A Counterintelligence Failure in Afghanistan


"The Taliban's penetration of the former Afghan government played a key role in the lightning collapse of the former regime ("Covert Taliban Agents Hastened the Takeover," Page One, Nov. 29). Our intelligence services were either ignorant of these facts or failed to draw obvious conclusions from them. This is what a counterintelligence failure looks like.

 

Counterintelligence is about uncovering and disrupting the other side's penetration of our side rather than penetrating them. Being reminded of operational risk is annoying and penetrations of our side are embarrassing. Counterintelligence officials tell you what you don't want to hear. Paul Wolfowitz famously called it the skunk at the garden party. But underfeeding the skunk or disinviting it from the party is risky, as our blindness to the Taliban infestation demonstrated.

 

Intelligence agencies aren't responsible for our policy choices or their poor execution in Afghanistan. But the intelligence community needs to take a hard look at the scope and effectiveness of its counterintelligence operations. Like most intelligence failures, this one was probably more the result of a lack of imagination than of operational difficulties.

• _Information supplied_
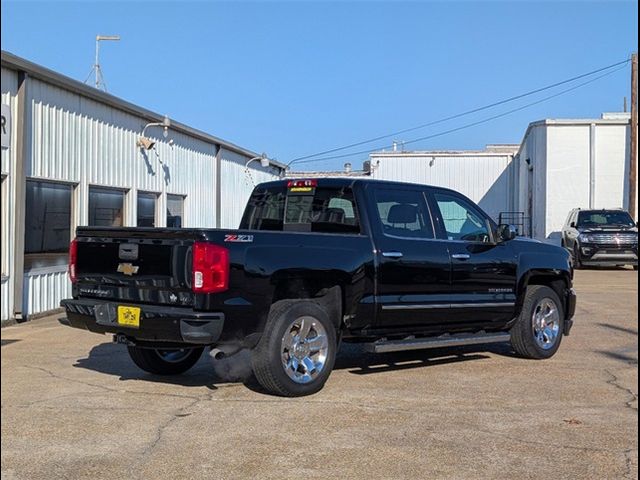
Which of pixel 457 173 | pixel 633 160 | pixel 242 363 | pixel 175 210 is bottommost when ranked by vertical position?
pixel 242 363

• _Your tasks_
• A. Decide whether each statement agrees with the counterintelligence letter, answering yes or no and quoting the deciding words: (i) Paul Wolfowitz called counterintelligence the skunk at the garden party. (ii) Intelligence agencies are responsible for the policy choices made in Afghanistan. (iii) The failure probably came more from operational difficulties than from a lack of imagination.
• B. According to the counterintelligence letter, what is counterintelligence about?
• C. Repeat the passage of the counterintelligence letter starting at "Counterintelligence is about" and ending at "Taliban infestation demonstrated.".

• _Results for each task_
• A.
(i) Yes. "Paul Wolfowitz famously called it the skunk at the garden party."
(ii) No. "Intelligence agencies aren't responsible for our policy choices or their poor execution in Afghanistan."
(iii) No. "this one was probably more the result of a lack of imagination than of operational difficulties."

• B. Uncovering and disrupting the other side's penetration of our side, rather than penetrating them.

• C.
Counterintelligence is about uncovering and disrupting the other side's penetration of our side rather than penetrating them. Being reminded of operational risk is annoying and penetrations of our side are embarrassing. Counterintelligence officials tell you what you don't want to hear. Paul Wolfowitz famously called it the skunk at the garden party. But underfeeding the skunk or disinviting it from the party is risky, as our blindness to the Taliban infestation demonstrated.